Eu vou trazer os percentuais aqui, beleza? No YouTube, geração Z tá com 92%, beleza? Agora não sei se é porcentagem aqui, mas pelo menos é 92. Acho que é 92 nos últimos 3 meses. Vou pegar mais aqui, vamos lá. YouTube, Facebook. É, pessoal, é por cento, é por cento, por cento. 90 não é fake news, tá escrito aqui. Vocês que não estão tendo a entender, vamos lá. 92%, pelo menos é o que ela faz aqui, Marta Gabriel. Depois, qual que é a segunda rede? Achou?

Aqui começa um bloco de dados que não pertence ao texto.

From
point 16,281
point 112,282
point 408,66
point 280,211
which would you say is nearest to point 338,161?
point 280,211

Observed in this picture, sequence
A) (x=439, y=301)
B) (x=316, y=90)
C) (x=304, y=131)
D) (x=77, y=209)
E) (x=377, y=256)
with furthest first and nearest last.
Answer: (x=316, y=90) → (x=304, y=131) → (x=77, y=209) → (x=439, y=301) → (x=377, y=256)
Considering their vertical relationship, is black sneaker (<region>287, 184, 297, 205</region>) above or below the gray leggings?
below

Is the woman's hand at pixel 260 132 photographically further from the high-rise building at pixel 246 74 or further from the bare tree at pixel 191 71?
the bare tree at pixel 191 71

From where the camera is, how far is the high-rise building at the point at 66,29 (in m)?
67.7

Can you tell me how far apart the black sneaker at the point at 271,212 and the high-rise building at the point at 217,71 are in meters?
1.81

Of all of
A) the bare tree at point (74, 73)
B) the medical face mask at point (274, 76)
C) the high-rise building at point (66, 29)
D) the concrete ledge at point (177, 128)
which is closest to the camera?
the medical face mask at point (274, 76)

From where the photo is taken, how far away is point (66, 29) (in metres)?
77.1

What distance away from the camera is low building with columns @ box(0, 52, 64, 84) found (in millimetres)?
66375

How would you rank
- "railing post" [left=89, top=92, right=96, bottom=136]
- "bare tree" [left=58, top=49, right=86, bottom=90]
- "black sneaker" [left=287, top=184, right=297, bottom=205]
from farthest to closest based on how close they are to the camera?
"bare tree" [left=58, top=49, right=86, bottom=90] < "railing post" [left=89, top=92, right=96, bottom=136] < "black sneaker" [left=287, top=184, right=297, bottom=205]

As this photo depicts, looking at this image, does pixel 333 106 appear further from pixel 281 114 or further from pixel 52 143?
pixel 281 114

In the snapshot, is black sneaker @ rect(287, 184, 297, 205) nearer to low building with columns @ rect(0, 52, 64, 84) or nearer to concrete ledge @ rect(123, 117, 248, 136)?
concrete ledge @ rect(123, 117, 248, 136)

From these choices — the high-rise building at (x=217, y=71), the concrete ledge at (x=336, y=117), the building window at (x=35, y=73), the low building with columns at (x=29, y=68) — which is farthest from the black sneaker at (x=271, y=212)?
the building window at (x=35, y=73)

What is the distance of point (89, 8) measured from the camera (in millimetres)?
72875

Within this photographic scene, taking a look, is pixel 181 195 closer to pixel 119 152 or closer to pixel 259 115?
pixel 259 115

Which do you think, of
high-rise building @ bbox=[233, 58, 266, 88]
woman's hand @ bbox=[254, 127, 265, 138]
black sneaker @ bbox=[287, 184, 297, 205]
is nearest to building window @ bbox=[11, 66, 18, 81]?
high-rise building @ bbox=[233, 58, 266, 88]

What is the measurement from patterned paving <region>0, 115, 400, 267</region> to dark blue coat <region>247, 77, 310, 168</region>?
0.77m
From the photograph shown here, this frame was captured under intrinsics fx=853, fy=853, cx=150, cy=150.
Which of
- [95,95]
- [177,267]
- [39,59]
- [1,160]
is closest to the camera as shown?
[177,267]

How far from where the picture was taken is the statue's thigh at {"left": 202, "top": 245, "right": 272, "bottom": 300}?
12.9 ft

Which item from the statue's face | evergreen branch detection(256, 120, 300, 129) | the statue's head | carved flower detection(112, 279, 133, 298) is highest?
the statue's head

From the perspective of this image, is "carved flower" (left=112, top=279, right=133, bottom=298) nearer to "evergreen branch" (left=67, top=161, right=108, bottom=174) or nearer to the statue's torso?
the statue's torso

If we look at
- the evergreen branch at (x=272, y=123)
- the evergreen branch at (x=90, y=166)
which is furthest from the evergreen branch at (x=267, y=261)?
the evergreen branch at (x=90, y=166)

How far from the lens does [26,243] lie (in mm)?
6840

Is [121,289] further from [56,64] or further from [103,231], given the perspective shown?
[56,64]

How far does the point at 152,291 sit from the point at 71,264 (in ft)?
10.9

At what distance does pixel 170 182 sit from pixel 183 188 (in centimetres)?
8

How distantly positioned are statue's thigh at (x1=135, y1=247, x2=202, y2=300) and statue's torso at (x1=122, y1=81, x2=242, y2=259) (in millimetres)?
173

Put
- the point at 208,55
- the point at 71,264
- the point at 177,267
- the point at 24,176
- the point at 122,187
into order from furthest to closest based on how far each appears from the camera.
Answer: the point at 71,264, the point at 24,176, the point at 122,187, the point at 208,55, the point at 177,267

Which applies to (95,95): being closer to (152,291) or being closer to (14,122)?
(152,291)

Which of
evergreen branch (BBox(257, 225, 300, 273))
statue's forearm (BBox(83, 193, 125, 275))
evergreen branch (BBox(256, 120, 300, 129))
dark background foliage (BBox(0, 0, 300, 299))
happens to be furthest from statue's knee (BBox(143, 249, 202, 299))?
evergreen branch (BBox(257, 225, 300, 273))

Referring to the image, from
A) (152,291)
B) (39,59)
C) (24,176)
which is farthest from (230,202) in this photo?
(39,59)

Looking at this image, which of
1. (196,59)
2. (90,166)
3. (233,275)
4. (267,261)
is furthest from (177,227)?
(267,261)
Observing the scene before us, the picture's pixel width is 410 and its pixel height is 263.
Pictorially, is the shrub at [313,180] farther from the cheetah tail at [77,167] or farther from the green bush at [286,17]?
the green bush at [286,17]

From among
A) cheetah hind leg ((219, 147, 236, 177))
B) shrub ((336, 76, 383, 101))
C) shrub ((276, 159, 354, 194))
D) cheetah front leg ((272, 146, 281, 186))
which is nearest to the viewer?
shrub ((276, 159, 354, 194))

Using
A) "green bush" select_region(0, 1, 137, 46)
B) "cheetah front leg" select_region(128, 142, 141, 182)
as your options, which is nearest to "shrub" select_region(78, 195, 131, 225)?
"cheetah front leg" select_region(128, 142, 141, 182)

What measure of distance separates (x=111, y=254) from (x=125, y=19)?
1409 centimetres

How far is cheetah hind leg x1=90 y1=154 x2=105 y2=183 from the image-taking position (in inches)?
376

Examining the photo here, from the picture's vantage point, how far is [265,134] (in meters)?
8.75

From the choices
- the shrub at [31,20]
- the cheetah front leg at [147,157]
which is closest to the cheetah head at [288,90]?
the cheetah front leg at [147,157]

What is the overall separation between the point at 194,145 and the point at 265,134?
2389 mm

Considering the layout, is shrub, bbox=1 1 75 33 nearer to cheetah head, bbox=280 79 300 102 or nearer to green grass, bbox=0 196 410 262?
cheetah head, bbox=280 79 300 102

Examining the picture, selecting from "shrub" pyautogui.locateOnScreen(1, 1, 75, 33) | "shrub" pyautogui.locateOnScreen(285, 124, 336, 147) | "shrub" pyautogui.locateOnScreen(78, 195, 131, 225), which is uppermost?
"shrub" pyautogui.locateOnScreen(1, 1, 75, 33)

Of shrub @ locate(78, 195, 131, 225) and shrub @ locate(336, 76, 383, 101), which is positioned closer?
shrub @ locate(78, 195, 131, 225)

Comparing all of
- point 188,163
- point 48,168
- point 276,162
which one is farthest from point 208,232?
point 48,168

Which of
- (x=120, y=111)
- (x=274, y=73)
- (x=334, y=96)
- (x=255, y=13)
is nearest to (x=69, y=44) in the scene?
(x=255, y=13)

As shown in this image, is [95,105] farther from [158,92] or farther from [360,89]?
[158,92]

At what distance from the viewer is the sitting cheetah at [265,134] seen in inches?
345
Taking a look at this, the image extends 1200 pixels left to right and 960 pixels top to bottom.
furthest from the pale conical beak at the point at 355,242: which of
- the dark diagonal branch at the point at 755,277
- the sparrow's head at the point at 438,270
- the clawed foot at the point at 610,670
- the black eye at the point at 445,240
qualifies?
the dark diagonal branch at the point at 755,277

Achei a pesquisa aqui, vamos ver. Achei em inglês aqui, deve ser a mesma. The Social, porque tem um 92% aqui.
É 92%?
Media Generation Gap, share of residentes dos Estados Unidos. Então daí já muda absurdamente tudo que a gente vai falar. Respondentes que usam, ela não traz essa informação aqui, 3 plataformas nos últimos 3 meses em percentual. Então assim, não é quanto eles usam, mas quantos deles usam, entendeu? Então assim, do total de 100% da geração Z, 92% acessam o YouTube, 91% dos millennials, 84% da geração X, e cadê o baby boomer? 71% dos baby boomers.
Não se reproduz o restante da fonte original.